REQUIRED ACTION A ▸
In the PhD project description, transcribe everything from "The successful candidate" down to "University of Bristol.".
REQUIRED ACTION B ▸
List each industrially pertinent property that the PhD project description says the molten salt MLIPs will predict.
REQUIRED ACTION C ▸
Translate this sentence from the PhD project description into French: "The successful candidate will join Bangor University’s Nuclear Futures Institute, a multidisciplinary team of researchers."

This PhD will develop and deploy the tools needed high-fidelity simulations: machine learned interatomic-potentials (MLIPs), refined for molten salt mixtures hosting other nuclear material solutes.
We will perform density functional theory (DFT) calculations and molecular dynamics (MD) simulations to create molten salt MLIPs, predicting a variety of industrially pertinent properties: thermal conductivity, heat capacity, viscosity, and thermodynamic phase data. We will develop new statistical mechanical models, adapting recent developments in the thermodynamic theory of liquids towards liquid mixtures and molten salts in particular. Neutron scattering experiments at the STFC ISIS Facility will validate microscopic structural and dynamical data, while thermodynamic and transport will be shared with and validated by experimental colleagues in academia and industry. This will allow us to ascertain key properties and relations to guide engineers designing and prototyping next-generation nuclear technologies.
The successful candidate will join Bangor University’s Nuclear Futures Institute, a multidisciplinary team of researchers. The candidate will benefit from our international network of academic partners and our close relations with the UK nuclear industry. They will also benefit from supervision by Science and Technology Facilities Council (STFC), Scientific Computing Department Daresbury Laboratory, with the PhD being conducted between Bangor and Daresbury with a 50:50 time split. This project is supported by the Ada Lovelace Centre at STFC and the Nuclear Energy Futures Centre for Doctoral Training. The candidate will be part of the comprehensive training network as part of the wider cohort in collaboration with Imperial College London, the University of Cambridge, and the University of Bristol.

AVAILABLE DATA ▸
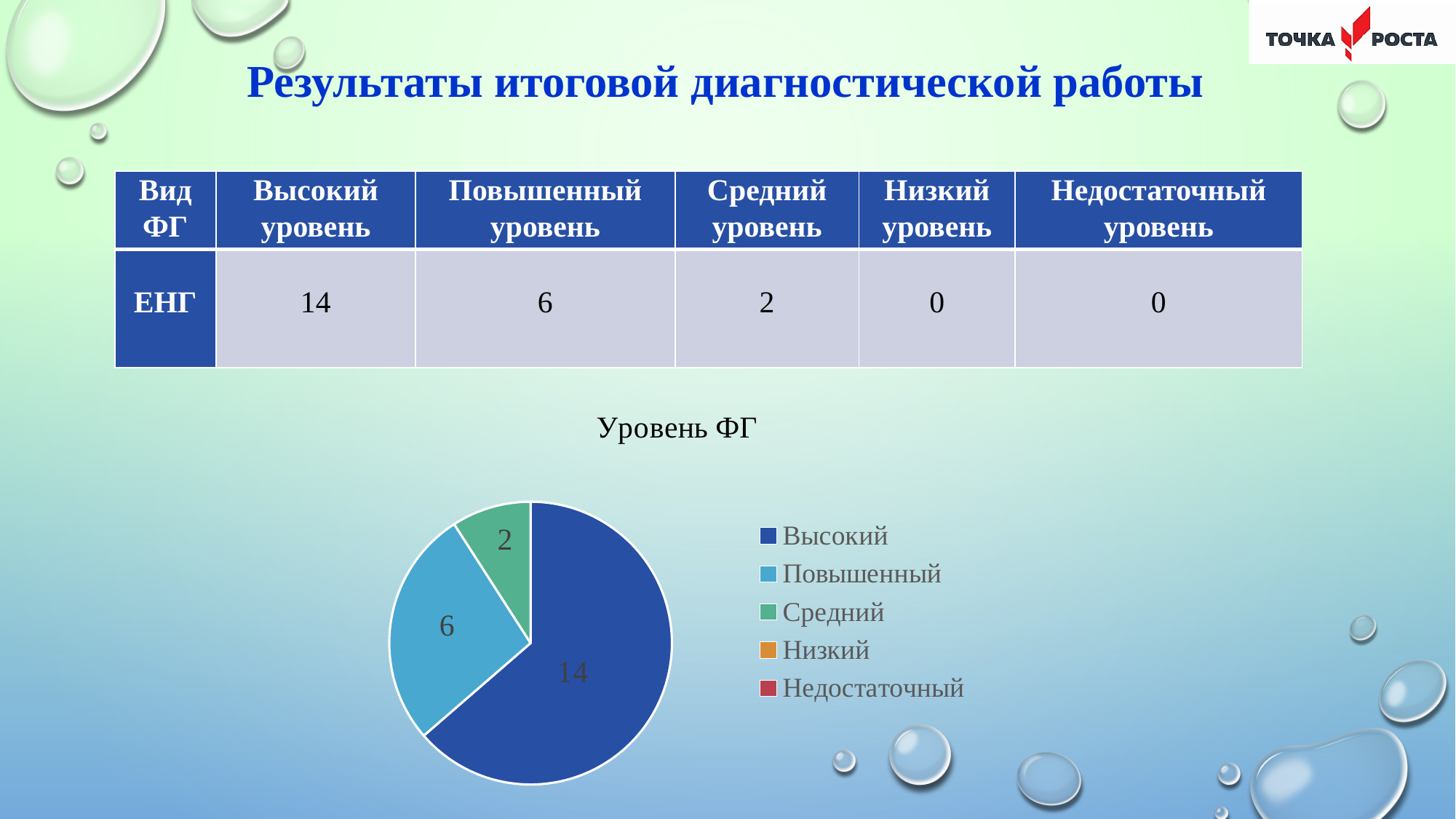
What is the total of the three labelled slices in the pie chart? 22 What is the difference between the Повышенный and Средний values in the pie chart? 4 What value is shown for the Высокий slice of the pie chart? 14 What is the title of the pie chart? Уровень ФГ What value is shown for the Повышенный slice of the pie chart? 6 How many entries does the legend of the pie chart list? 5 What kind of chart is shown on the slide? pie chart What is the difference between the Высокий and Повышенный values in the pie chart? 8 What colour is the Высокий slice in the pie chart? dark blue Which is larger in the pie chart, Повышенный or Средний? Повышенный Which category has the largest slice in the pie chart? Высокий What value is shown for the Средний slice of the pie chart? 2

TASK ANSWER A ▸
The successful candidate will join Bangor University’s Nuclear Futures Institute, a multidisciplinary team of researchers. The candidate will benefit from our international network of academic partners and our close relations with the UK nuclear industry. They will also benefit from supervision by Science and Technology Facilities Council (STFC), Scientific Computing Department Daresbury Laboratory, with the PhD being conducted between Bangor and Daresbury with a 50:50 time split. This project is supported by the Ada Lovelace Centre at STFC and the Nuclear Energy Futures Centre for Doctoral Training. The candidate will be part of the comprehensive training network as part of the wider cohort in collaboration with Imperial College London, the University of Cambridge, and the University of Bristol.

TASK ANSWER B ▸
- Thermal conductivity
- Heat capacity
- Viscosity
- Thermodynamic phase data

TASK ANSWER C ▸
Le candidat retenu rejoindra le Nuclear Futures Institute de l'Université de Bangor, une équipe pluridisciplinaire de chercheurs.